HAProxy + Intel QAT
-
Anyone happen to know the status of movement to OpenSSL v1.1.x and HAProxy v1.8, so that Intel QAT can be utilized? Running Supermicro's 5019D-FN8TP with the Xeon D-2146NT CPU. This may be equally interesting for offloading in other components as well.
Thanks!
-
I haven't really been a pfSense user, but if this can be done with pfSense, I'm interested in this as well. As you suggest, the QAT offloading is available starting with HAProxy 1.8. This video provides details, with reference back to 01.org.
-
openssl 1.1.x will be in pfSense 2.5.x.. first development snaphots should arrive 'soon' i guess.
-
Excellent news! Anxious to see it in operation.
-
Did you end up getting QAT to properly work on this platform?
-
Honestly, have not. Unfortunately, as with most things - priorities change with each week. Recently, have been more focused on "openvpn --show-engines" revealing nothing and whether or not that has material implications to other parts of pfSense as well. I'll need to check one device as it has QAT built-in for up to 40Gbps crypto/compression acceleration (Supermicro 5019D-FN8TP). When I get a chance to review, I'll let you know if the dashboard status has changed from "QAT Crypto: No" to "QAT Crypto: <positive response>". Then it would be a question of doing some bench mark work to determine what it means in context.
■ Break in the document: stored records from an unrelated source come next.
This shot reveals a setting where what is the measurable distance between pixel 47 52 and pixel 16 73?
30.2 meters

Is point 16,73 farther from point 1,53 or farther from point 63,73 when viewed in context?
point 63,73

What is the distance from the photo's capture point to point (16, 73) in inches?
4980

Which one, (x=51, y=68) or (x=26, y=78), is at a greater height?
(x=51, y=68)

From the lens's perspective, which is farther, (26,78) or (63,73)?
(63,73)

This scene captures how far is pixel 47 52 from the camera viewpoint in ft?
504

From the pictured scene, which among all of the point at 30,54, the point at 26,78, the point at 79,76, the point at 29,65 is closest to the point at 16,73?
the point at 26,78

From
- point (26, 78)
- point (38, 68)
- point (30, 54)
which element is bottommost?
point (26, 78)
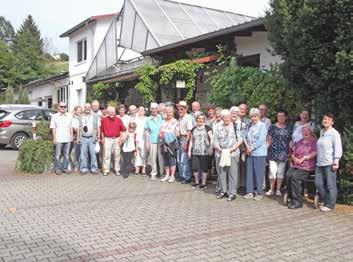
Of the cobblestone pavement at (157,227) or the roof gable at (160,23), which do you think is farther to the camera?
the roof gable at (160,23)

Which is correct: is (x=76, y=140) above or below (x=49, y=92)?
below

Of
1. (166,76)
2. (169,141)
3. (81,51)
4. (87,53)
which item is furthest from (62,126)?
(81,51)

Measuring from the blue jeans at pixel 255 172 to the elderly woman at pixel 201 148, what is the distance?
3.51 ft

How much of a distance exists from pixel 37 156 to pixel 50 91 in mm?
23932

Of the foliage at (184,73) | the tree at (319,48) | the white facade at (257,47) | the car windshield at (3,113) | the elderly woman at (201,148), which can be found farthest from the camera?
the car windshield at (3,113)

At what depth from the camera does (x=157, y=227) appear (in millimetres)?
6703

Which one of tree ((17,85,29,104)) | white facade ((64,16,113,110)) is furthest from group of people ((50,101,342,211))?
tree ((17,85,29,104))

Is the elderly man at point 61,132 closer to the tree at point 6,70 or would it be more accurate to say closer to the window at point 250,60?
the window at point 250,60

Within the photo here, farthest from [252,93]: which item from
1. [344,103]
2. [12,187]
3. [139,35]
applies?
[139,35]

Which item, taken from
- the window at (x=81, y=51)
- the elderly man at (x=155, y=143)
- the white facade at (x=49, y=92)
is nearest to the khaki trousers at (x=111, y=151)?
the elderly man at (x=155, y=143)

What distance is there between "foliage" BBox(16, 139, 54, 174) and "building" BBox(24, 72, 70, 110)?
1785 cm

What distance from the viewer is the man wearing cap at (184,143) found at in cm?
1027

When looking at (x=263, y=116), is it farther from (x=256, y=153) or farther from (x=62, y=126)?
(x=62, y=126)

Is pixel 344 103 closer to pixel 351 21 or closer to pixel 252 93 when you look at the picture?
pixel 351 21
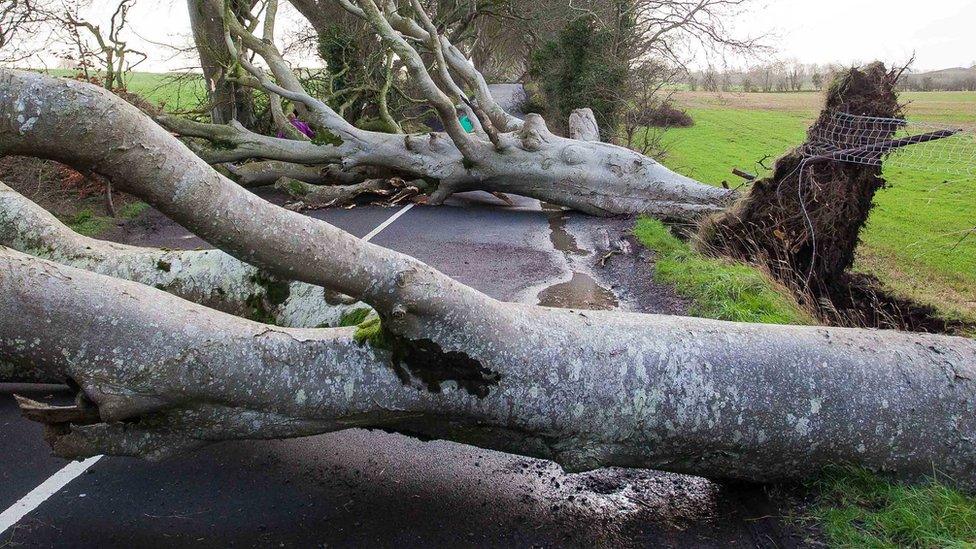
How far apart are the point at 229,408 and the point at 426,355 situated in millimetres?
935

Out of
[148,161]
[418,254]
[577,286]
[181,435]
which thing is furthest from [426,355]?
[418,254]

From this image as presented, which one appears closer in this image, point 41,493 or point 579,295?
point 41,493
The primary interests in this were for VPN (OpenVPN/WireGuard) and SSL offload (HAProxy). One of Intel's own whitepapers on the subject (https://networkbuilders.intel.com/solutionslibrary/accelerating-haproxy-with-intel-quickassist-technology) is rather interesting to see the differential. As with most things, it's likely "best case" for each bucket but interesting nonetheless.
-
@justme2 Gotcha, well this is a good start at least. I'm considering the same platform for a proper 10 gigabit system (WAN side with NAT) as my Netgate 6100 isn't keeping up with my new WAN provider. QAT is fairly important for me though as well.